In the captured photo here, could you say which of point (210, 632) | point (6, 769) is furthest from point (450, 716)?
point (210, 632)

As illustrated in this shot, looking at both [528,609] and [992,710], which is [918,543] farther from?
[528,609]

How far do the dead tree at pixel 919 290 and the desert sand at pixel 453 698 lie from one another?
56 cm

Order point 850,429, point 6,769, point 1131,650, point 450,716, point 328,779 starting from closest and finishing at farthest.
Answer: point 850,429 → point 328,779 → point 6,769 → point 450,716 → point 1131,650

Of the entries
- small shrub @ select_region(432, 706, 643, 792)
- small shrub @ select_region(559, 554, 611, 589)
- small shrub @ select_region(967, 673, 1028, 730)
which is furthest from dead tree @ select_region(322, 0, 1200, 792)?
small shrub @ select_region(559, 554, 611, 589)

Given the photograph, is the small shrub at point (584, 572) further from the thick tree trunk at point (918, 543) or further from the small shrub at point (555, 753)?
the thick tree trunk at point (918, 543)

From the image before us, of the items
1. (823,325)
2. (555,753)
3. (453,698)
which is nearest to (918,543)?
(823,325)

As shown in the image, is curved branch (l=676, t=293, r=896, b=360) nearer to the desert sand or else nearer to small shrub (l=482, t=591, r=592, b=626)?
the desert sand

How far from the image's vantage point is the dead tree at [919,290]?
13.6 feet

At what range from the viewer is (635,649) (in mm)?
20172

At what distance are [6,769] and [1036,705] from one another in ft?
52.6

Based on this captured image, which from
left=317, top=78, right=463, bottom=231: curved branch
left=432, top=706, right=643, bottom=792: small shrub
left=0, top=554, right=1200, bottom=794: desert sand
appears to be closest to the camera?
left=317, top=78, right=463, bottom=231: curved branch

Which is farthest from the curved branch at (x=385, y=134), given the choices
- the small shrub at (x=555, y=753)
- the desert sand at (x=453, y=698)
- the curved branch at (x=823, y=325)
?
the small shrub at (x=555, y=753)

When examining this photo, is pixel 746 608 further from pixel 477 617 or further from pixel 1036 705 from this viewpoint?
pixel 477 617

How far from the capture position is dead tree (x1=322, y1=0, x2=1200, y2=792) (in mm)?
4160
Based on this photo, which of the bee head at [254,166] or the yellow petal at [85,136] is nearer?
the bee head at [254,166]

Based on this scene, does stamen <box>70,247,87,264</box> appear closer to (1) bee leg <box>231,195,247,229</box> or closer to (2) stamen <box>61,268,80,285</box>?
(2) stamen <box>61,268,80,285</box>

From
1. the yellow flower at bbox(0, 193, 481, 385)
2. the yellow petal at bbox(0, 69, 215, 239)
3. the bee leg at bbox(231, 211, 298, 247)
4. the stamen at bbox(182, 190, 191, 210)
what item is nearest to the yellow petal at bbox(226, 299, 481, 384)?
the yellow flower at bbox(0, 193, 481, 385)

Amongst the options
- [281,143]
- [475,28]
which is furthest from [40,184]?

▶ [THE TASK] Copy the stretch from the line containing "Based on this scene, does" through the end of the rows, character for character.

▶ [EXERCISE SOLUTION]
Based on this scene, does stamen <box>70,247,87,264</box> appear closer to (1) bee leg <box>231,195,247,229</box> or closer to (2) stamen <box>61,268,80,285</box>?
(2) stamen <box>61,268,80,285</box>

From
1. the yellow flower at bbox(0, 193, 481, 385)
2. the yellow petal at bbox(0, 69, 215, 239)
3. the bee leg at bbox(231, 211, 298, 247)
4. the stamen at bbox(182, 190, 191, 210)
what item is nearest to the yellow petal at bbox(226, 299, 481, 384)?
the yellow flower at bbox(0, 193, 481, 385)

Amongst the options
- [281,143]
- [475,28]
which is furthest from [40,184]?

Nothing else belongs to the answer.